*GIVEN TASK*: Transcribe each record exactly. Include every one.

*DATASET EXCERPTS*:
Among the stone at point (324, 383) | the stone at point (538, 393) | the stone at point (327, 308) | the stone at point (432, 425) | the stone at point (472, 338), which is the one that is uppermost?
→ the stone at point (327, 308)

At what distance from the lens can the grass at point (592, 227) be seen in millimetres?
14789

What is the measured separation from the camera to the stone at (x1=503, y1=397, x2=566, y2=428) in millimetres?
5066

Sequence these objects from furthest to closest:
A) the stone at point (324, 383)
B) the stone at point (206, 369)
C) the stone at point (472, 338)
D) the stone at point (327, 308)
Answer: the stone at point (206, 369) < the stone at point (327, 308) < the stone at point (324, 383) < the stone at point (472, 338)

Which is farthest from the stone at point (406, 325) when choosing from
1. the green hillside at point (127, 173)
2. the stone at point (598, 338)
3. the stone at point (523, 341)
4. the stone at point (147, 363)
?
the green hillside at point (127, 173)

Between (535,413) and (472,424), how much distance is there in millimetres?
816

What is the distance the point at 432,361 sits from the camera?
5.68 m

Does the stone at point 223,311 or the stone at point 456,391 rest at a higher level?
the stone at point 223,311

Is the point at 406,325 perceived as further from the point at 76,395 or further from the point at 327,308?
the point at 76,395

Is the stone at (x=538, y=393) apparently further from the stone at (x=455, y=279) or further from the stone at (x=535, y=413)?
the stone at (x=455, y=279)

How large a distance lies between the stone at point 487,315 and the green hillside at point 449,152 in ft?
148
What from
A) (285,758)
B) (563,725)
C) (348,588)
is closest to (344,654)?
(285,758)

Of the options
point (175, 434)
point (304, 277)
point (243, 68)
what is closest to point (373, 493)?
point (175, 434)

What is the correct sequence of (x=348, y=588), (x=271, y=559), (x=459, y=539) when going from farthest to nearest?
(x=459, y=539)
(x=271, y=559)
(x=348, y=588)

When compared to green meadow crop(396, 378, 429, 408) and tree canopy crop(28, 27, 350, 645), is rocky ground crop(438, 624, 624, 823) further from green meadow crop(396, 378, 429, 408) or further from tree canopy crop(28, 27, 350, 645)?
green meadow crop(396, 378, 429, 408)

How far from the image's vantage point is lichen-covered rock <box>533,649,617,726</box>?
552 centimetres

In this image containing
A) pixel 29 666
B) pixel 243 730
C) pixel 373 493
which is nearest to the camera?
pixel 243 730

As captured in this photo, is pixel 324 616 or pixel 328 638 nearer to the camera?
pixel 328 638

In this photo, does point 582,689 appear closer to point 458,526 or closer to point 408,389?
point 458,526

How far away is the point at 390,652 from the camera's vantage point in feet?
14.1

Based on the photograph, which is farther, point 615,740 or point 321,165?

*WRITTEN SOLUTION*:
Among the stone at point (324, 383) | the stone at point (538, 393) | the stone at point (327, 308) | the stone at point (432, 425) | the stone at point (472, 338), which is the one that is uppermost?
→ the stone at point (327, 308)

At what distance from the lens can the grass at point (592, 227) be seen in millimetres?
14789

What is the measured separation from the camera to the stone at (x1=503, y1=397, x2=566, y2=428) in millimetres?
5066

Sequence these objects from furthest to closest:
A) the stone at point (324, 383)
B) the stone at point (206, 369)
C) the stone at point (472, 338)
D) the stone at point (327, 308)
Answer: the stone at point (206, 369) < the stone at point (327, 308) < the stone at point (324, 383) < the stone at point (472, 338)

Which is farthest from the stone at point (406, 325) when choosing from
1. the green hillside at point (127, 173)
2. the stone at point (598, 338)
3. the stone at point (523, 341)
4. the stone at point (147, 363)
?
the green hillside at point (127, 173)

Between (535,413) and (472,424), how much distance is there in millimetres?
816

What is the distance the point at 432,361 sits from the camera?
5.68 m

Does the stone at point 223,311 or the stone at point 456,391 rest at a higher level?
the stone at point 223,311

Is the point at 406,325 perceived as further from the point at 76,395 or further from the point at 327,308?
the point at 76,395

Is the stone at (x=538, y=393) apparently further from the stone at (x=455, y=279) or further from the stone at (x=535, y=413)?
the stone at (x=455, y=279)

How large a distance lies between the stone at point 487,315 and the green hillside at point 449,152 in ft?
148
What from
A) (285,758)
B) (563,725)
C) (348,588)
is closest to (344,654)?
(285,758)

Of the options
point (175, 434)
point (304, 277)
point (243, 68)
what is closest to point (373, 493)?
point (175, 434)

What is the correct sequence of (x=348, y=588), (x=271, y=559), (x=459, y=539) when going from farthest to nearest?
(x=459, y=539)
(x=271, y=559)
(x=348, y=588)

When compared to green meadow crop(396, 378, 429, 408) and tree canopy crop(28, 27, 350, 645), is rocky ground crop(438, 624, 624, 823) further from green meadow crop(396, 378, 429, 408) or further from tree canopy crop(28, 27, 350, 645)?
green meadow crop(396, 378, 429, 408)

How far from the image's vantage point is lichen-covered rock <box>533,649,617,726</box>?
552 centimetres

In this image containing
A) pixel 29 666
B) pixel 243 730
C) pixel 373 493
which is nearest to the camera?
pixel 243 730

As captured in this photo, is pixel 324 616 or pixel 328 638 nearer to the camera?
pixel 328 638

In this photo, does point 582,689 appear closer to point 458,526 or closer to point 408,389?
point 458,526

How far away is the point at 390,652 from the camera's vantage point in feet?
14.1

Based on the photograph, which is farther, point 615,740 or point 321,165?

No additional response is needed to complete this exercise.